## [Задание]
Выведите все строки ниже в виде JSON-списка строковых значений, по одному элементу на каждую строку, пропустив пустые строки и не включая в ответ отметки изображений.

## [Исходные строки]

------------------------------------

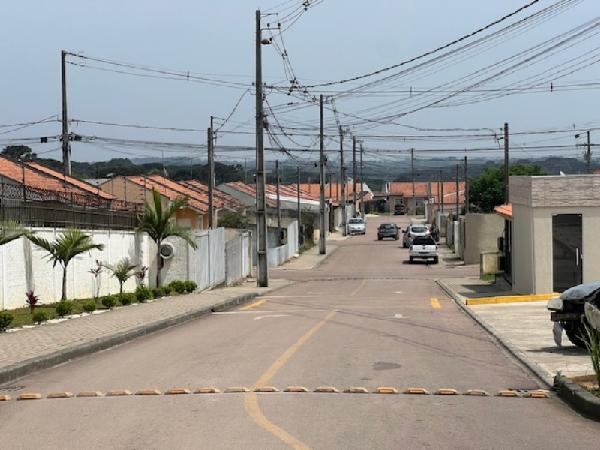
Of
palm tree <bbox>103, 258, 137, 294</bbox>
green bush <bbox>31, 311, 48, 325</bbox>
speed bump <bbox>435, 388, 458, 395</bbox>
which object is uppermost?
palm tree <bbox>103, 258, 137, 294</bbox>

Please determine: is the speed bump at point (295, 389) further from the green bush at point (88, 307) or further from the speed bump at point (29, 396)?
the green bush at point (88, 307)

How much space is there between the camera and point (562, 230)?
29.2 metres

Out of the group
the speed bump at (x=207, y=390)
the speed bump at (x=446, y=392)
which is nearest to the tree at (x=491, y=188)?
the speed bump at (x=446, y=392)

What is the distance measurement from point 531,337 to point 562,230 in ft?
41.2

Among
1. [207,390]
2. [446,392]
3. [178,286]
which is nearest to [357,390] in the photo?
[446,392]

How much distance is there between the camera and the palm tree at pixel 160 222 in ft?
105

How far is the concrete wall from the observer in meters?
56.6

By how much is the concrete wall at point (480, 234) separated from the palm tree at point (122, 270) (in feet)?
102

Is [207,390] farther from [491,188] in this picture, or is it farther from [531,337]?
[491,188]

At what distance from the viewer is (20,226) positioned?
21750 millimetres

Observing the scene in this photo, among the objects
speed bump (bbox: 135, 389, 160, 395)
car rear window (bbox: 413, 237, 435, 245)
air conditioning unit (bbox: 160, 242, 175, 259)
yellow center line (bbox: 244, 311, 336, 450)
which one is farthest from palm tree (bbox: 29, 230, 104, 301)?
car rear window (bbox: 413, 237, 435, 245)

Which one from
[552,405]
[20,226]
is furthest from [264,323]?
[552,405]

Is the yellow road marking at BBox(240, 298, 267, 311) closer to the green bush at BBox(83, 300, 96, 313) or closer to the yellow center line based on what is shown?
the green bush at BBox(83, 300, 96, 313)

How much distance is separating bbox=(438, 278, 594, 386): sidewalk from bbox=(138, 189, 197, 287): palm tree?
10093 millimetres
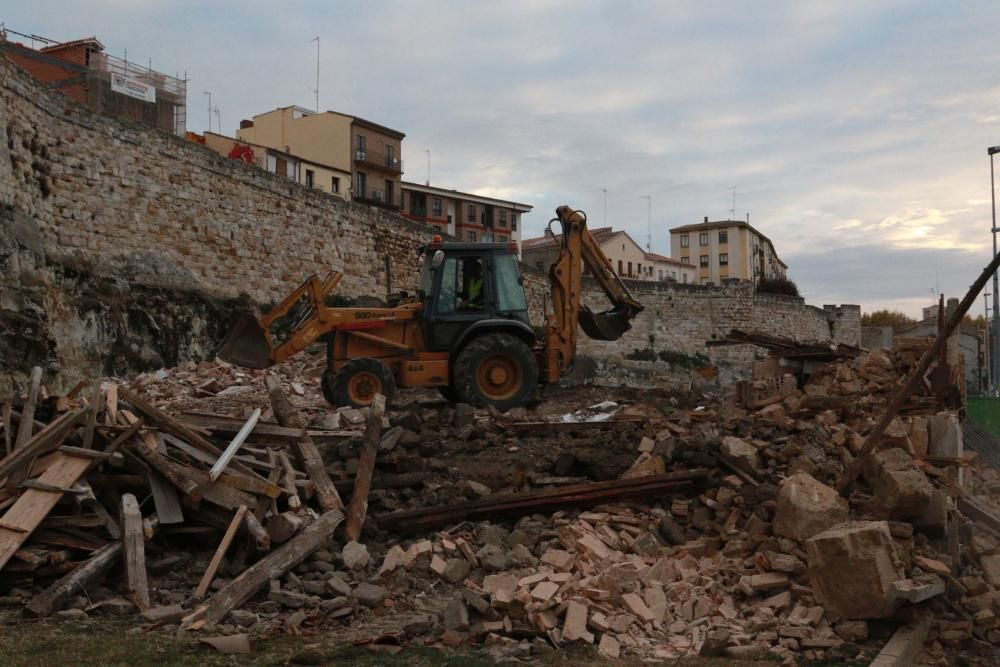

------------------------------------

## [Ответ]
[
  "Of",
  "palm tree <bbox>103, 258, 137, 294</bbox>",
  "green bush <bbox>31, 311, 48, 325</bbox>",
  "speed bump <bbox>435, 388, 458, 395</bbox>",
  "which object is uppermost?",
  "palm tree <bbox>103, 258, 137, 294</bbox>",
  "Please determine: is the speed bump at point (295, 389) further from the green bush at point (88, 307) or further from the speed bump at point (29, 396)?",
  "the green bush at point (88, 307)",
  "How much space is there between the camera and point (562, 230)?",
  "29.2 metres",
  "Out of the group",
  "the speed bump at (x=207, y=390)",
  "the speed bump at (x=446, y=392)",
  "which is nearest to the tree at (x=491, y=188)?",
  "the speed bump at (x=446, y=392)",
  "What is the distance measurement from point 531,337 to point 562,230 in ft?",
  "41.2",
  "Among",
  "1. [207,390]",
  "2. [446,392]",
  "3. [178,286]",
  "which is nearest to [357,390] in the photo?",
  "[446,392]",
  "How much distance is there between the camera and the palm tree at pixel 160 222 in ft?",
  "105",
  "How far is the concrete wall from the observer in meters?",
  "56.6",
  "By how much is the concrete wall at point (480, 234) separated from the palm tree at point (122, 270) (in feet)?",
  "102",
  "Is [207,390] farther from [491,188] in this picture, or is it farther from [531,337]?",
  "[491,188]",
  "At what distance from the viewer is (20,226) positioned?",
  "21750 millimetres",
  "Observing the scene in this photo, among the objects",
  "speed bump (bbox: 135, 389, 160, 395)",
  "car rear window (bbox: 413, 237, 435, 245)",
  "air conditioning unit (bbox: 160, 242, 175, 259)",
  "yellow center line (bbox: 244, 311, 336, 450)",
  "which one is farthest from palm tree (bbox: 29, 230, 104, 301)?",
  "car rear window (bbox: 413, 237, 435, 245)",
  "Which one from",
  "[552,405]",
  "[20,226]",
  "is furthest from [264,323]?",
  "[552,405]",
  "Is the yellow road marking at BBox(240, 298, 267, 311) closer to the green bush at BBox(83, 300, 96, 313) or closer to the yellow center line based on what is shown?",
  "the green bush at BBox(83, 300, 96, 313)",
  "How much distance is separating bbox=(438, 278, 594, 386): sidewalk from bbox=(138, 189, 197, 287): palm tree?",
  "10093 millimetres"
]